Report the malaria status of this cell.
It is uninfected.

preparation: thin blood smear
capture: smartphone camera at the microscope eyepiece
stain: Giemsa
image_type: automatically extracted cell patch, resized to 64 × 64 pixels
○ ○ ○ ○ ○ ○ ○
Exercise requirements -> Nothing but the lines with "cell" should be returned, copied from the entries above.

Output of the exercise ->
Report the malaria status of this cell.
image_type: automatically extracted cell patch, resized to 64 × 64 pixels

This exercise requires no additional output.